Jorge Soares: A IGP um projeto que começou em 1986, quando se começou a sentir o efeito da pré-adesão à Comunidade Económica Europeia (CEE). Percebemos que tínhamos muito a fazer em relação às nossas maçãs. Tínhamos uma produtividade baixa e não éramos competitivos e um nível de associativismo de 12%, ou seja, apenas 12% dos produtores organizados, sem capacidade organizacional,nem de acesso ao mercado. Nessa altura – anos 80 do século XX – as nossas maçãs eram de variedades antigas, trabalhadas num regime pouco técnico e profissional, porque o mercado, com as fronteiras fechadas, não obrigava a grande evolução.

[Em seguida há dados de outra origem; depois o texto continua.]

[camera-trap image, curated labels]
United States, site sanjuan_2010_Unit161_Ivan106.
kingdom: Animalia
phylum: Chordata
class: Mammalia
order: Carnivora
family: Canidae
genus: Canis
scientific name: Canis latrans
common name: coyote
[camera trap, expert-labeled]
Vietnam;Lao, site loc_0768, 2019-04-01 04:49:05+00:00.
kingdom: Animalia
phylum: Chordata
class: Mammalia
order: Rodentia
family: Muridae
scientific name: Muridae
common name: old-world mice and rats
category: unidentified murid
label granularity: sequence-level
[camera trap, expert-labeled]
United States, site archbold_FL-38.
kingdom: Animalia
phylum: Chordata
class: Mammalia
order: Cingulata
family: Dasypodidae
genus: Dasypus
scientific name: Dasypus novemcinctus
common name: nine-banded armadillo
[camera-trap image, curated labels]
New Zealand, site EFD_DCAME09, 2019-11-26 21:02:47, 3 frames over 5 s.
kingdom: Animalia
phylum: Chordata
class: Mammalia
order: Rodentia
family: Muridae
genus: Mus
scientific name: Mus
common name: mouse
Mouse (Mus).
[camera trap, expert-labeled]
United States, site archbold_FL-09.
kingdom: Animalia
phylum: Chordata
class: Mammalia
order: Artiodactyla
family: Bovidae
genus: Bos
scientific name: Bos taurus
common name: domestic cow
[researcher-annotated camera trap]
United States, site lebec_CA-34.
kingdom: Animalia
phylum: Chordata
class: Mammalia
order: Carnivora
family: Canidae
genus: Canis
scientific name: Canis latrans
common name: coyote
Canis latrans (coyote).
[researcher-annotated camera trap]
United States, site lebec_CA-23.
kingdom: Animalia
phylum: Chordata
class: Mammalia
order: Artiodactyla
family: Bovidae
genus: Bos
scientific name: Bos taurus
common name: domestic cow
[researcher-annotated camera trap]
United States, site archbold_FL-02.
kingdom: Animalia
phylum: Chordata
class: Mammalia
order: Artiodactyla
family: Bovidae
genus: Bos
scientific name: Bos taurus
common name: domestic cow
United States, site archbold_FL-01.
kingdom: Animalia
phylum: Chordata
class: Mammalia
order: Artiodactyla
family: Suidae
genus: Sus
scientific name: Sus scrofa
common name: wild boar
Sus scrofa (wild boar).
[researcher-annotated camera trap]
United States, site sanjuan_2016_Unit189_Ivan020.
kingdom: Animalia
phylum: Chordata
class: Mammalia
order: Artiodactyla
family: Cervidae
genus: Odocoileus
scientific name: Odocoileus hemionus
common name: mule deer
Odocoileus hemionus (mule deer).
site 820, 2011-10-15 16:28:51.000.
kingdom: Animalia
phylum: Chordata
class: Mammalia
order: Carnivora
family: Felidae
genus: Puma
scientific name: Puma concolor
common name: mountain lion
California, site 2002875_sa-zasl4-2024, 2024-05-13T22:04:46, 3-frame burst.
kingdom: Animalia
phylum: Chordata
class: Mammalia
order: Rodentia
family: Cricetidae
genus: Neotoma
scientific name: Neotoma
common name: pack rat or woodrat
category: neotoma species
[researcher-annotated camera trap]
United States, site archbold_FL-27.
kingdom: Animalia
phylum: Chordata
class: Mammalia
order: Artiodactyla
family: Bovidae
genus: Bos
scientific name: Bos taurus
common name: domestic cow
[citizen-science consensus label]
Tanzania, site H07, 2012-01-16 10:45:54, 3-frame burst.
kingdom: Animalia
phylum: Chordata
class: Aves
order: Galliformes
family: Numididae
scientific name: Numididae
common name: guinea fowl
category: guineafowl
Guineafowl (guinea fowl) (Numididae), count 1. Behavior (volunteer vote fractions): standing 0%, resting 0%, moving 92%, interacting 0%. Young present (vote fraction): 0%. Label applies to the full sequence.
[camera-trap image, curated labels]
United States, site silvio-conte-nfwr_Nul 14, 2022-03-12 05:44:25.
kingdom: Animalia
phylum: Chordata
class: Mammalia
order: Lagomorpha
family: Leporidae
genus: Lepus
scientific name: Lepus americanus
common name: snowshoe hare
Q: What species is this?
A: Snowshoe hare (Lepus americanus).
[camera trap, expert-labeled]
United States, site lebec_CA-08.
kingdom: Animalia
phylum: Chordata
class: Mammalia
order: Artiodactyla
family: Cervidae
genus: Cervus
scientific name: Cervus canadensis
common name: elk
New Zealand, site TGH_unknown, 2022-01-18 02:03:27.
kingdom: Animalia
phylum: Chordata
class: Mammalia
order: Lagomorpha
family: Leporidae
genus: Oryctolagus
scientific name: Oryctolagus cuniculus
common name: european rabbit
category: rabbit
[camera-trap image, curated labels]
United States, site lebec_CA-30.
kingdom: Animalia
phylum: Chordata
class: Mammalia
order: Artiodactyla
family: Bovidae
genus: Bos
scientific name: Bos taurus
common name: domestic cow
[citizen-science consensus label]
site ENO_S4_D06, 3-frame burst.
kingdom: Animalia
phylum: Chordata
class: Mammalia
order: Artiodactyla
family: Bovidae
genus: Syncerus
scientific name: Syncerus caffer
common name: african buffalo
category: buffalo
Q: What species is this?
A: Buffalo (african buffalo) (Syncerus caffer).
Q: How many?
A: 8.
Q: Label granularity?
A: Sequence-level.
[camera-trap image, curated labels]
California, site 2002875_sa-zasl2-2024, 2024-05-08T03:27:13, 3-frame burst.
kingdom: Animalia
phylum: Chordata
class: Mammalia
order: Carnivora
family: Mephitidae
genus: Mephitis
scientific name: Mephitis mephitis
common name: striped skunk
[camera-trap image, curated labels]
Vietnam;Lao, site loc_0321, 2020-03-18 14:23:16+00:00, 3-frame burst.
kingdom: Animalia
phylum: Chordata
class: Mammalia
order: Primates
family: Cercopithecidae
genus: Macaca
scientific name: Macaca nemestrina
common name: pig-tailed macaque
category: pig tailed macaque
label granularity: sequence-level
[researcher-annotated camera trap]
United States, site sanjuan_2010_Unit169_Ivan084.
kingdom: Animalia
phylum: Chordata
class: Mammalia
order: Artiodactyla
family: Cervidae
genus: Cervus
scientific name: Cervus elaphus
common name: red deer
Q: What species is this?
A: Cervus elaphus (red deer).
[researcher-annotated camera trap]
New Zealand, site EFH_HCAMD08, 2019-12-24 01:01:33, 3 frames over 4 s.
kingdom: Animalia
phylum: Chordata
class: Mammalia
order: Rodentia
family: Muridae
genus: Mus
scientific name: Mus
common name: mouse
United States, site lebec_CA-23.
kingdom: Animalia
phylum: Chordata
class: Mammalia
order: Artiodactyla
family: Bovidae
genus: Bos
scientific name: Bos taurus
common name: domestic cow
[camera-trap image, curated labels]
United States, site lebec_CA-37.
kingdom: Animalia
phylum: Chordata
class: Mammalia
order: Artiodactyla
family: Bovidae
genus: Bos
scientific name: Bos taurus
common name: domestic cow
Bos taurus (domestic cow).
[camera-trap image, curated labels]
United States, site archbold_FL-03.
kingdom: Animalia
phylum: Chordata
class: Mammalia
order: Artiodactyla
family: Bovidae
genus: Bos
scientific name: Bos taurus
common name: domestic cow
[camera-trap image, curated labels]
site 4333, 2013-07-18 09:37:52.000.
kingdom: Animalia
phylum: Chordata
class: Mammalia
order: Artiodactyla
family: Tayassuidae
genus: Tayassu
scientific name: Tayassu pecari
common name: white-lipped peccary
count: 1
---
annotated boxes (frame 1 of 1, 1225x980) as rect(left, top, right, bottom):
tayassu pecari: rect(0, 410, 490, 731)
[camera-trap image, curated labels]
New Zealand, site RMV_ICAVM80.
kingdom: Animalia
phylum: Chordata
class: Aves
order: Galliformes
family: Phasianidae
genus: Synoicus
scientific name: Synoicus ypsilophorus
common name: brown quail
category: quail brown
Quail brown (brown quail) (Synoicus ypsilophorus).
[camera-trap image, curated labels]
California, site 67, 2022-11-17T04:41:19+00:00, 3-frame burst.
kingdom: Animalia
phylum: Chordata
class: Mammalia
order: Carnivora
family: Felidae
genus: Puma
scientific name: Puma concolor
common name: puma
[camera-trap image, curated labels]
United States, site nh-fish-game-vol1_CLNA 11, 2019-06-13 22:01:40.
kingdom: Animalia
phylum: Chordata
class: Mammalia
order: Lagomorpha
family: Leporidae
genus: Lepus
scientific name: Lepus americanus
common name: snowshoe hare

AN: E como era o fruto nessa altura?

JS: Eram maçãs muito pequenas, com mau aspeto, com pouca cor e deficiente normalização, mas sabíamos que muitos comerciantes preferiam as nossas maçãs a outras. Além disso, sabíamos que as nossas maçãs, pelas suas características, se conservavam mais tempo. Nessa época, as maçãs que se produziam em Portugal, comercializavam-se até dezembro e janeiro, podendo ir as da região até março e abril, apenaspelas características do próprio produto. E é nesta altura que percebemos que estávamos tão distantes daquilo que era a maçã europeia, organizada na ordem dos 60 a 80%, com de níveis de produtividade quase três vezes maior que Portugal, com uma apresentação e normalização invejáveis.

AN: Quando é que chega o reconhecimento da IGP?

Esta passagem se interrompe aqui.